Excerpt to read >>
As for the future reimbursement of the town’s $6 million cost (as per the 2003 agreement) out of future station parking revenues, my calculation is that in all likelihood, the town will still get its $300,000 a year. The new station lot will have about a third more parking spaces than the current downtown lot, so revenues are likely to top $1.7 million a year (a third more than Fairfield’s downtown station). Each year the state will claim, off the top, parking lot operating expenses which I project at around $400,000 (again, a third more than those on the current downtown station), plus $960,000 to reimburse the state for its $19 million. $1.7 million in revenues minus $13.6 million in state reimbursements, by my arithmetic, leaves enough money for the town to get its yearly $300,000, as in the 2003 agreement.

As for the state’s claim to priority for its $960,000 in reimbursement each year, in my view it is based on the original 2003 agreement; the 2010 side letter on this simply confirmed what the state already had a valid claim to, under the 2003 agreement, and did not amount to a new agreement (as claimed in the recent report) at all. Again, I’m not an attorney, but it seems to me that the plain language of the 2003 agreement specified that out of parking revenues, the state has first claim to reimbursement not only for the lot’s operating costs but also “the expenses for the surface parking area and its improvement.” (Notably, the 2003 agreement’s language about parking area “improvement” costs was simply left out of the law firm’s report!) 

When the state recently stepped in to advance the project substantial new money, these costs seem to me to be plainly covered by the original agreement’s protection of the state regarding its parking area improvement expenses. The 2010 side letter did not introduce anything new. And in a larger sense, the state’s claim seems proper since the up-front costs of revenue-generating projects are normally defrayed by future revenues.

In addition, the lawyers’ report failed to note that the 2010 agreement also made the town around $5 million BETTER OFF because a projected state loan for building a road to the parking lot, for which the town would have had to repay the state under the 2003 agreement, was eliminated when the state agreed to the new $19.4 million advance (essentially folding that $5 million into the state’s $19 million).

Record extracts >>

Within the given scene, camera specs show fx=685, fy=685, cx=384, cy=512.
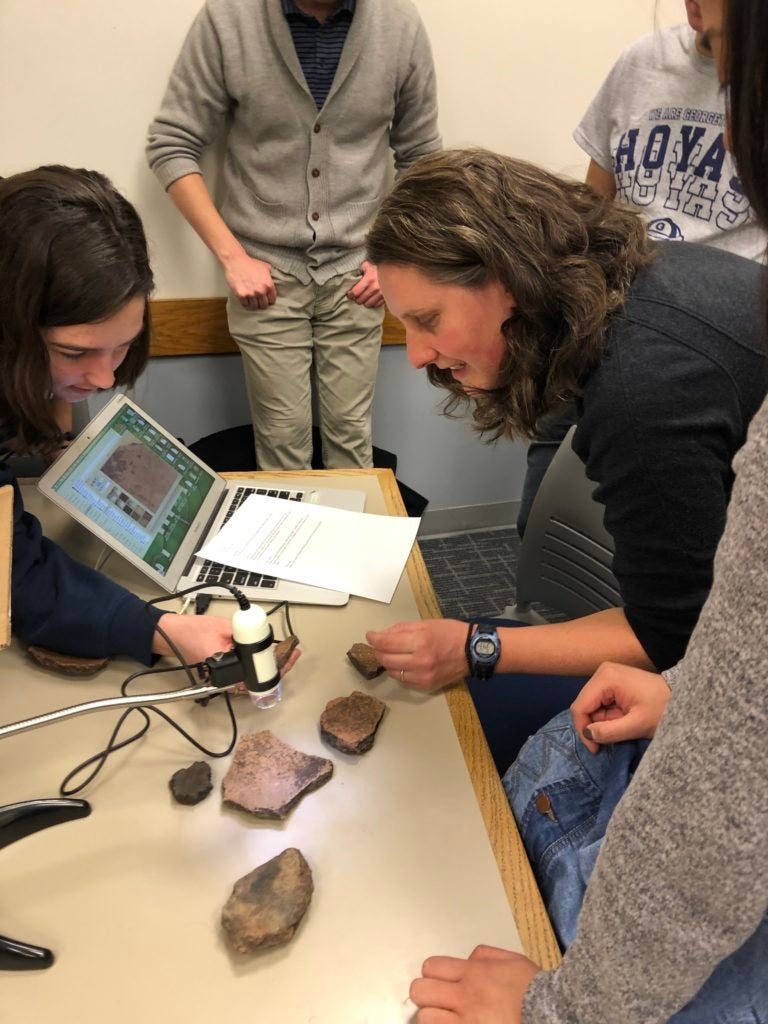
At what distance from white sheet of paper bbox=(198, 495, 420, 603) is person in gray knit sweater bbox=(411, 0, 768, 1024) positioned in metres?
0.60

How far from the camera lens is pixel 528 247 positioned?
80 centimetres

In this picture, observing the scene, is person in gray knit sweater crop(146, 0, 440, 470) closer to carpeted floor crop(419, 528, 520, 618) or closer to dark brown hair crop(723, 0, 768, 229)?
carpeted floor crop(419, 528, 520, 618)

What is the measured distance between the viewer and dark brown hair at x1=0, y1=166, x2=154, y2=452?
87 centimetres

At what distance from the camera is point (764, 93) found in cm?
35

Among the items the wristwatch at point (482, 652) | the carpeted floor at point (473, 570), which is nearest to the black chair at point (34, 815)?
the wristwatch at point (482, 652)

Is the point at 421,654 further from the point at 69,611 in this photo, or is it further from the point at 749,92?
the point at 749,92

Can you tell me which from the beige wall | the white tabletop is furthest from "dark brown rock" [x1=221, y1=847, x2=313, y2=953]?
the beige wall

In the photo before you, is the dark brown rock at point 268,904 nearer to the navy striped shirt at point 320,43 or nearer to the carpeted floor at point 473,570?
the carpeted floor at point 473,570

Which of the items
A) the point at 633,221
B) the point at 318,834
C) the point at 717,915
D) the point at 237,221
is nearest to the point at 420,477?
the point at 237,221

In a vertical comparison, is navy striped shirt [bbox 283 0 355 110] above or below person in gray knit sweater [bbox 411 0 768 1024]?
above

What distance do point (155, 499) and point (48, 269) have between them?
382mm

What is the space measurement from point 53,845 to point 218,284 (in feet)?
5.24

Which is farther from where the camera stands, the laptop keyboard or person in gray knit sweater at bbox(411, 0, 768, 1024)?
the laptop keyboard

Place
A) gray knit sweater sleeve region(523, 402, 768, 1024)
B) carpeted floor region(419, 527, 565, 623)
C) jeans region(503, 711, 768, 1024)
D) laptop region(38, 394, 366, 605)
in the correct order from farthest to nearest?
carpeted floor region(419, 527, 565, 623) < laptop region(38, 394, 366, 605) < jeans region(503, 711, 768, 1024) < gray knit sweater sleeve region(523, 402, 768, 1024)
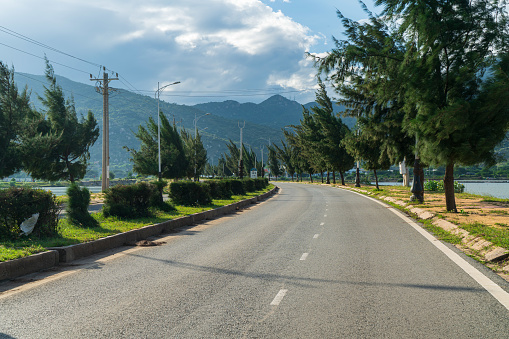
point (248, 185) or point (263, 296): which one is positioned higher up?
point (248, 185)

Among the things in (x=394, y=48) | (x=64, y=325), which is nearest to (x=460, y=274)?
(x=64, y=325)

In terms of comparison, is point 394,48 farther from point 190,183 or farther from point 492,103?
point 190,183

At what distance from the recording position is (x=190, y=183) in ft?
74.7

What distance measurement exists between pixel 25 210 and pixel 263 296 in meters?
6.98

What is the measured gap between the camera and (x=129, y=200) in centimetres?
1648

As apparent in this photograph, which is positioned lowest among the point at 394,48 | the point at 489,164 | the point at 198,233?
the point at 198,233

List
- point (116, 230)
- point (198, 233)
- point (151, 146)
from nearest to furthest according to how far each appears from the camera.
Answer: point (116, 230), point (198, 233), point (151, 146)

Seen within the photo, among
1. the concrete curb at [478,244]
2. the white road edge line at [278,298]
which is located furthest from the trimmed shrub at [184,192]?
the white road edge line at [278,298]

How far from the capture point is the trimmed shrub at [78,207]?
13.1m

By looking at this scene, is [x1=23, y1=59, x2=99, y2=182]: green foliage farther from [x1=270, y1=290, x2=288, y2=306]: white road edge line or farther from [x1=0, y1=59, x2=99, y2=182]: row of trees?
[x1=270, y1=290, x2=288, y2=306]: white road edge line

Parts of the exercise >>
A) Could you rewrite the paragraph of the parking reimbursement excerpt that begins "When the state recently stepped in" as a short bulleted list that keeps its main facts?
B) Would you transcribe the part of the parking reimbursement excerpt between "As for the future" and "the 2003 agreement.", inclusive?
C) Can you pick up the parking reimbursement excerpt after its last sentence and carry it on?

Results >>
A)
- The substantial new money the state recently advanced for the project appears plainly covered by the original agreement's protection of the state's parking area improvement expenses.
- The 2010 side letter introduced nothing new.
- More broadly, the state's claim seems proper, because future revenues normally defray the up-front costs of revenue-generating projects.

B)
As for the future reimbursement of the town’s $6 million cost (as per the 2003 agreement) out of future station parking revenues, my calculation is that in all likelihood, the town will still get its $300,000 a year. The new station lot will have about a third more parking spaces than the current downtown lot, so revenues are likely to top $1.7 million a year (a third more than Fairfield’s downtown station). Each year the state will claim, off the top, parking lot operating expenses which I project at around $400,000 (again, a third more than those on the current downtown station), plus $960,000 to reimburse the state for its $19 million. $1.7 million in revenues minus $13.6 million in state reimbursements, by my arithmetic, leaves enough money for the town to get its yearly $300,000, as in the 2003 agreement.

C)
What about the newly discovered expenses that have popped up since April, coming to around $5 million, regarding the shoreline remediation that the town is now managing?  From what I can tell, about half of the these new costs do seem to fall to the town as manager of the shoreline work, which includes removal of some tainted soil. But again, these new costs were not foreseeable at the time of the 2010 agreement. The other half seems to be tied to disposal of the tainted soil once it has been removed from the shoreline area, if it is shipped to a landfill.

Here the 2003 agreement is clear; soil disposal costs fall to the owner of the land, which is still BRR (as has been argued by attorney Bisacca). Ultimately the remaining $2-3 million shore remediation cost to the town is more than compensated for by the above-noted removal of the previous $5 million road obligation that the town would have been under (out of future tax revenues from the commercial part of the project) if the obligation hadn’t been eliminated in the 2010 agreement. Again, overall the 2010 agreement resulted in gains to the town, not costs. This is a far cry from the $24 million that the town would have had to pay under Mr. Metsopoulos’s pre-2003 version of the project.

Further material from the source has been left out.